REQUIRED WORK
Can you rewrite the listing below, replacing each "light reflection on water" with "reflection on the water" and leaving everything else unchanged?

GIVEN RECORDS
## BEGIN

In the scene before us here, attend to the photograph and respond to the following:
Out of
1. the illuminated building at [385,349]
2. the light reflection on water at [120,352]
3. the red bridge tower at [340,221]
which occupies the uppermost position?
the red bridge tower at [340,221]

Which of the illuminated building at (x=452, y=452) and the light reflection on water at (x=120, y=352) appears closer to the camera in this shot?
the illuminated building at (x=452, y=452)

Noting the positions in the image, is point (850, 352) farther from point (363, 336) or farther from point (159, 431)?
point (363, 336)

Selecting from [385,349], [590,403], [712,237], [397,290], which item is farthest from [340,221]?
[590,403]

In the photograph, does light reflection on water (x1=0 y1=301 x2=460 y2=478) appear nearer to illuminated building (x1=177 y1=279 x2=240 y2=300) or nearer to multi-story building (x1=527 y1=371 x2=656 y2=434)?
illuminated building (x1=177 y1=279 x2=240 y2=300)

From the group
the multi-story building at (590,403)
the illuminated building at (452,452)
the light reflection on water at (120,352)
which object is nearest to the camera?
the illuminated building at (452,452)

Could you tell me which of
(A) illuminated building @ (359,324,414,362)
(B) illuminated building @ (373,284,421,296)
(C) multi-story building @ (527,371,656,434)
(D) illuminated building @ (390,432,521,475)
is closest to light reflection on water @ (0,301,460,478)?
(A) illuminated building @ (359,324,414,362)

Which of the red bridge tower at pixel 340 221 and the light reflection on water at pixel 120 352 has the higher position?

## END

PROBLEM SOLUTION
In the scene before us here, attend to the photograph and respond to the following:
Out of
1. the illuminated building at [385,349]
2. the reflection on the water at [120,352]
3. the red bridge tower at [340,221]
which occupies the uppermost position?
the red bridge tower at [340,221]

Which of the illuminated building at (x=452, y=452) and the reflection on the water at (x=120, y=352) appears closer to the camera in this shot?
the illuminated building at (x=452, y=452)

Noting the positions in the image, is point (850, 352) farther from point (363, 336) or farther from point (159, 431)?
point (363, 336)

Selecting from [385,349], [590,403], [712,237], [397,290], which item is farthest from [340,221]?
[590,403]

In the photograph, does reflection on the water (x1=0 y1=301 x2=460 y2=478) appear nearer to illuminated building (x1=177 y1=279 x2=240 y2=300) or nearer to multi-story building (x1=527 y1=371 x2=656 y2=434)?
illuminated building (x1=177 y1=279 x2=240 y2=300)

From the group
the multi-story building at (590,403)
the illuminated building at (452,452)
the reflection on the water at (120,352)
which object is nearest to the camera?
the illuminated building at (452,452)

Could you tell me which of
(A) illuminated building @ (359,324,414,362)
(B) illuminated building @ (373,284,421,296)
(C) multi-story building @ (527,371,656,434)
(D) illuminated building @ (390,432,521,475)
is closest to reflection on the water @ (0,301,460,478)?
(A) illuminated building @ (359,324,414,362)

Which of the red bridge tower at pixel 340 221 and the reflection on the water at pixel 120 352 has the higher position?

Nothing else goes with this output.